Byklik.com | Jakarta – SKK Migas mengapresiasi Bareskrim Polri atas keberhasilan mengungkap tindak pidana penyalahgunaan BBM dan LPG bersubsidi dalam periode 7–20 April 2026.
Apresiasi tersebut disampaikan Sekretaris SKK Migas, Lukky A. Yusgiantoro, dalam konferensi pers bersama Bareskrim Polri di Jakarta.
“Kami menyampaikan penghargaan setinggi-tingginya kepada Polri, khususnya Bareskrim, atas komitmen dalam penegakan hukum di sektor energi,” ujarnya, Selasa, 21 April 2026.
Lukky menegaskan sinergi antara SKK Migas dan Polri menjadi kunci dalam menjaga keamanan operasional sektor migas, melindungi objek vital nasional, serta memastikan rantai pasok energi tetap terjaga.
Menurutnya, pengelolaan energi nasional tidak dapat dipisahkan antara sektor hulu dan hilir, sehingga membutuhkan pengawasan yang kuat.
“Kami di sektor hulu memastikan pasokan energi tersedia, sementara pengawasan distribusi menjadi bagian penting lainnya,” katanya.

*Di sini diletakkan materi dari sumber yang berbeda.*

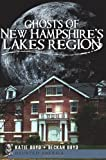 Ghosts of New Hampshire's Lakes Region (Haunted America)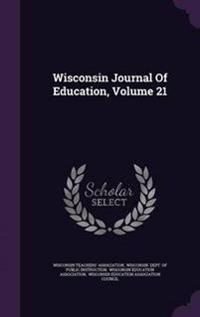 Wisconsin Journal of Education, Volume 21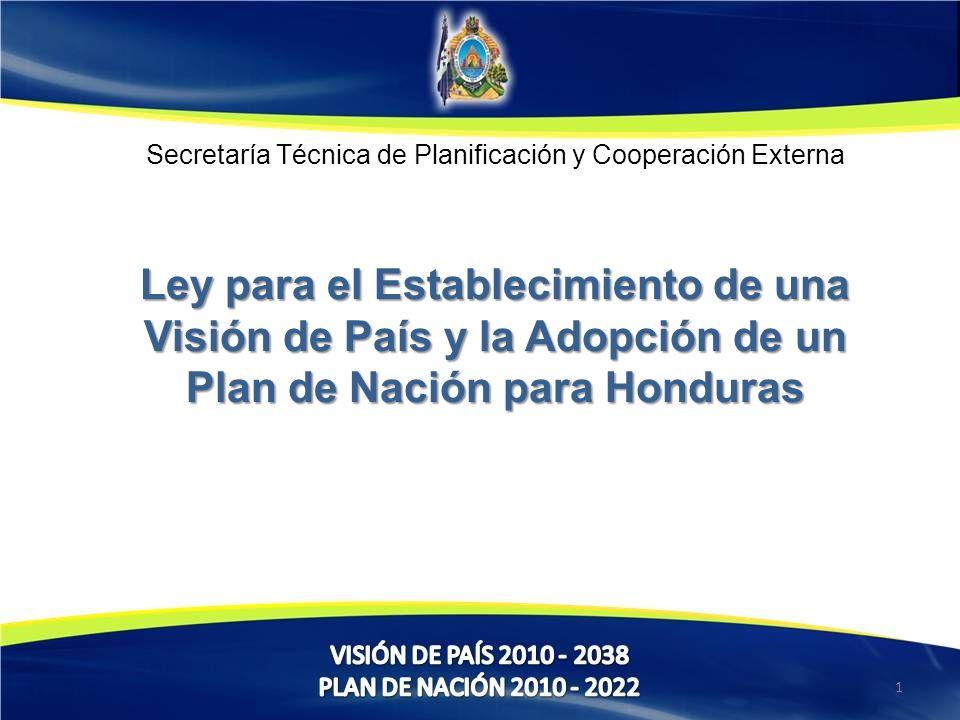Secretaría Técnica de Planificación y Cooperación Externa Ley para el Establecimiento de una Visión de País y la Adopción de un Plan de Nación para Honduras 1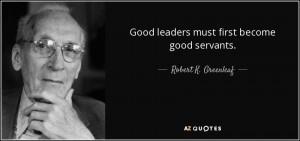 Robert Greenleaf Servant Leadership Quotes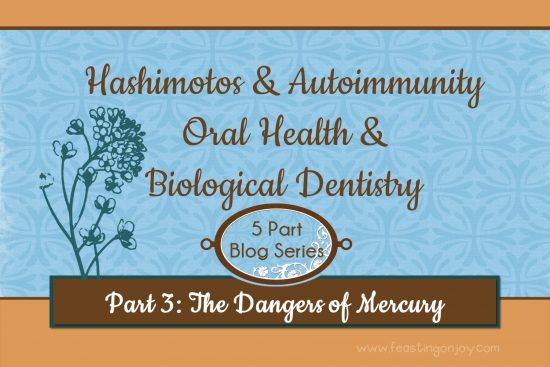 Hashimotos and Autoimmunuity Oral Health and Biological Dentistry Part 3 The Dangers of Mercury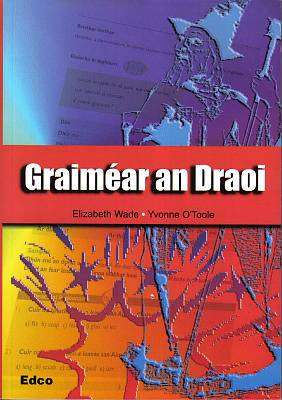 Cover of Graimear An Draoi - Elizabeth Wade & Yvonne O'Toole - 9781845360504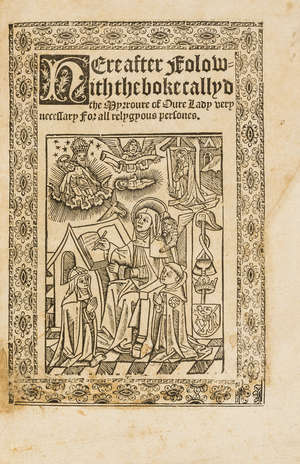 0  Richard Fawkes imprint.- Hereafter Folowith the boke callyd the Myrroure of Oure Lady very necessary for all relygyous persones, first edition, Richard Fawkes, 1530.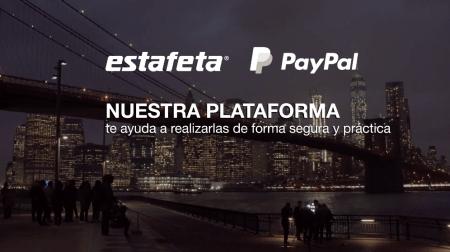 """Anuncian lanzamiento de la plataforma """"Envía con Estafeta y PayPal"""""""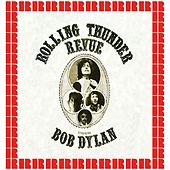 The Rolling Thunder Revue, Palace Theater Waterbury, Ct. Nov 11th, 1975 (Hd Remastered Edition) de Bob Dylan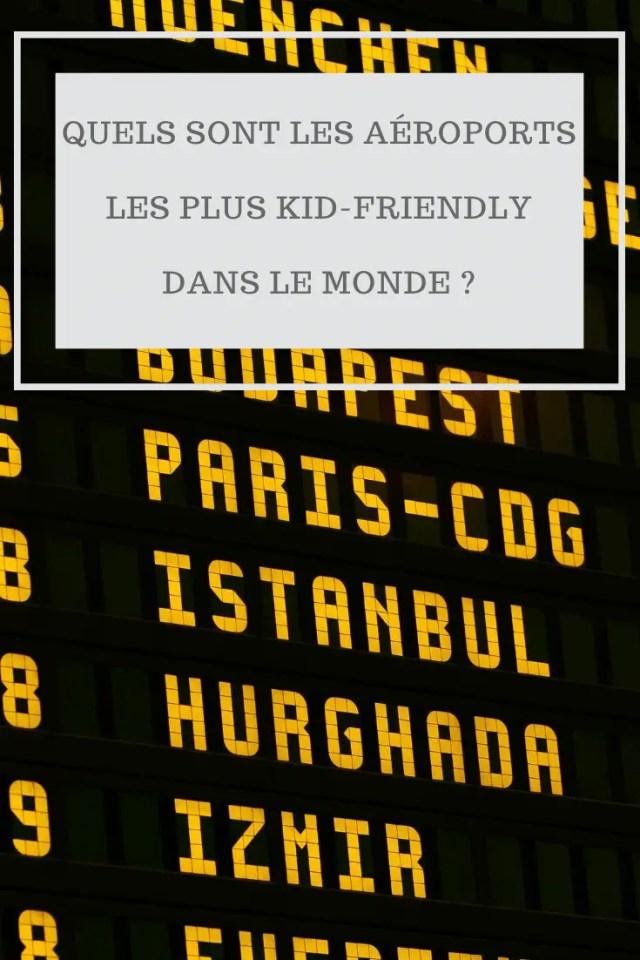 Quels sont les aéroports les plus kid-Friendly dans le monde ?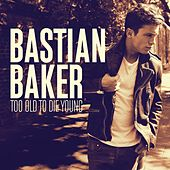 Too Old to Die Young by Bastian Baker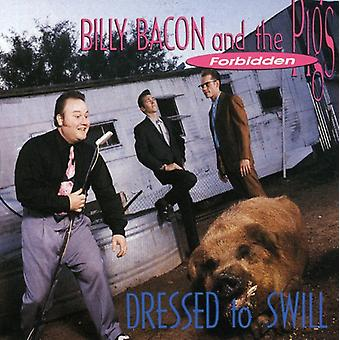 Billy Bacon & Forbidden Pigs - Dressed to Swill [CD] USA import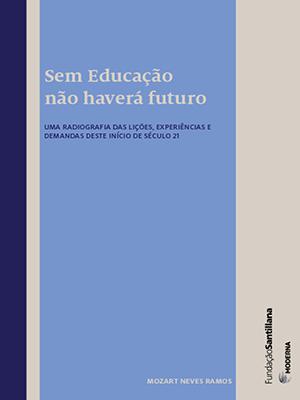 Sem Educação não haverá futuro: uma radiografia das lições, experiências e demandas deste início de século 21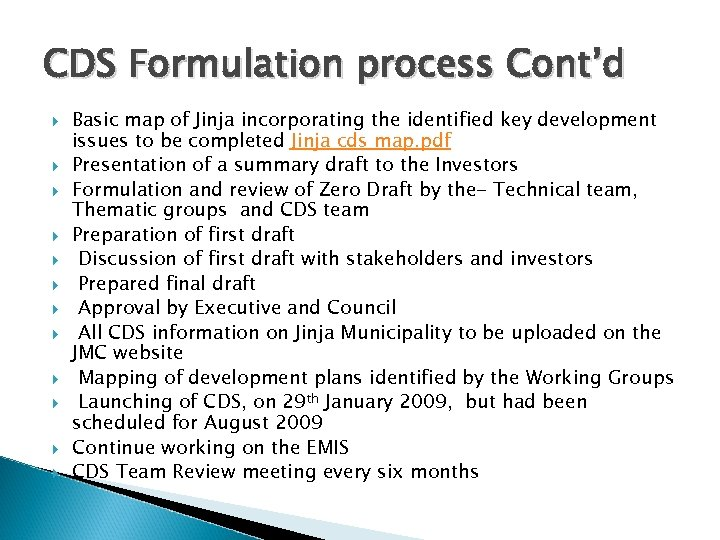 CDS Formulation process Cont'd Basic map of Jinja incorporating the identified key development issues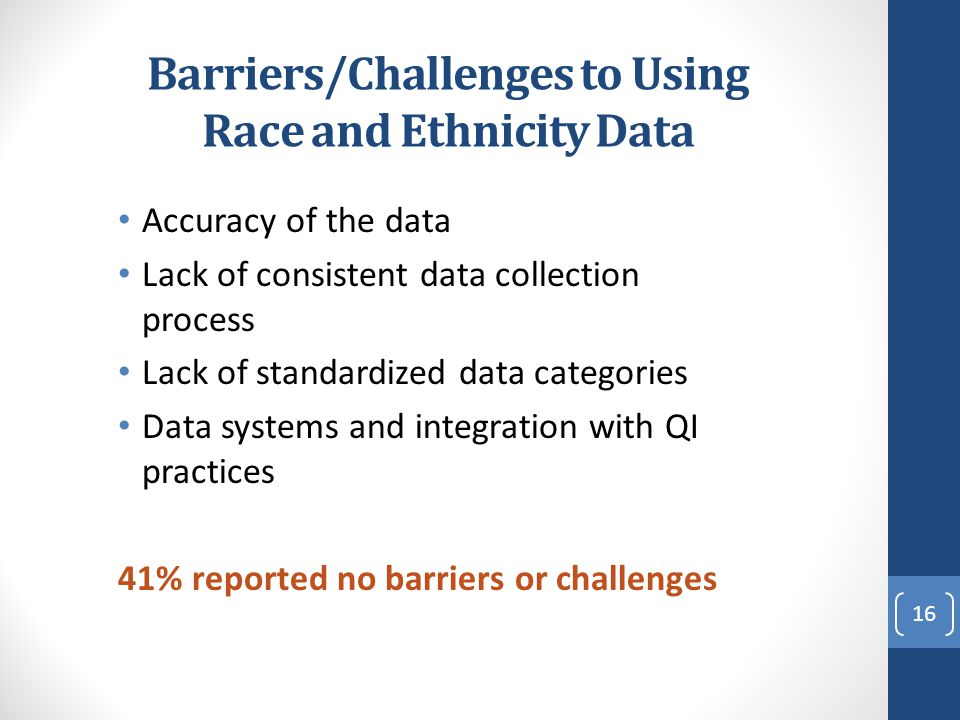 Barriers/Challenges to Using Race and Ethnicity Data Accuracy of the data Lack of consistent data collection process Lack of standardized data categor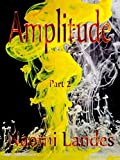 Amplitude: Part 2 (Amplify Series) (English Edition)
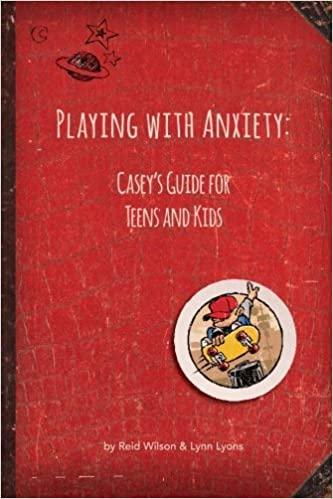 Playing with Anxiety: Caseys Guide for Teens and Kids: Amazon.es: Reid Wilson, Lynn Lyons: Libros en idiomas extranjeros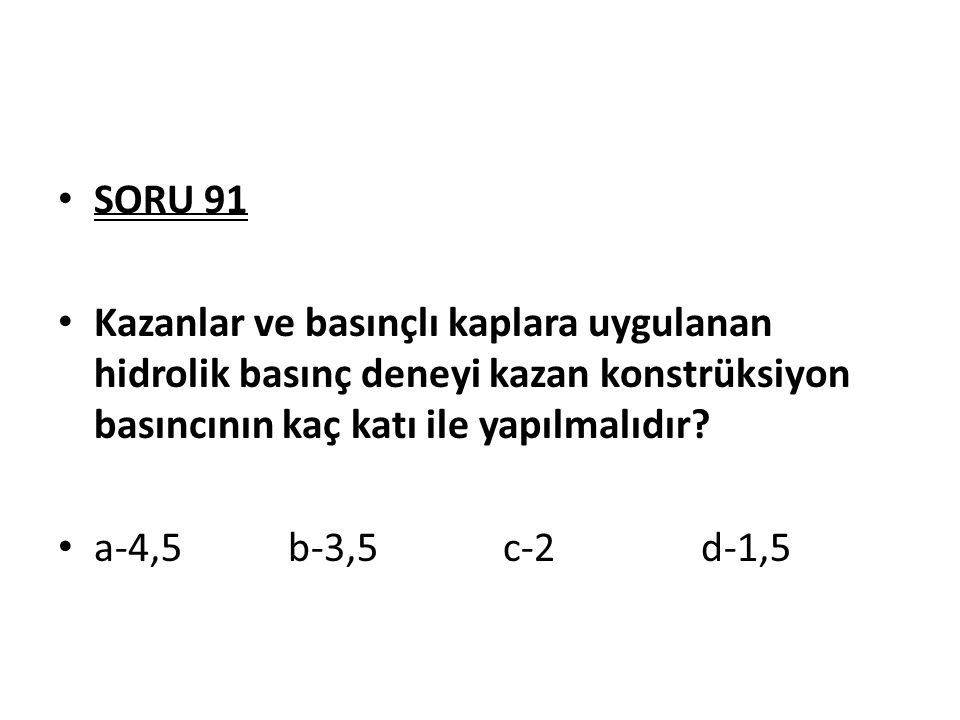SORU 91 Kazanlar ve basınçlı kaplara uygulanan hidrolik basınç deneyi kazan konstrüksiyon basıncının kaç katı ile yapılmalıdır? a-4,5 b-3,5 c-2 d-1,5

Dalam pengungkapan kasus tersebut, Bareskrim Polri mengamankan 330 tersangka di 223 tempat kejadian perkara (TKP) terkait penyalahgunaan BBM dan LPG bersubsidi.
Konferensi pers turut dihadiri Wakabareskrim Polri Irjen Pol Nunung Syaifuddin, Dirtipidter Brigjen Pol Moh. Irhamni, serta perwakilan dari TNI, Pertamina Patra Niaga, Kejaksaan Agung, dan PPATK.
Pengungkapan kasus ini dinilai sebagai langkah strategis dalam menjaga distribusi energi agar tepat sasaran dan tidak disalahgunakan.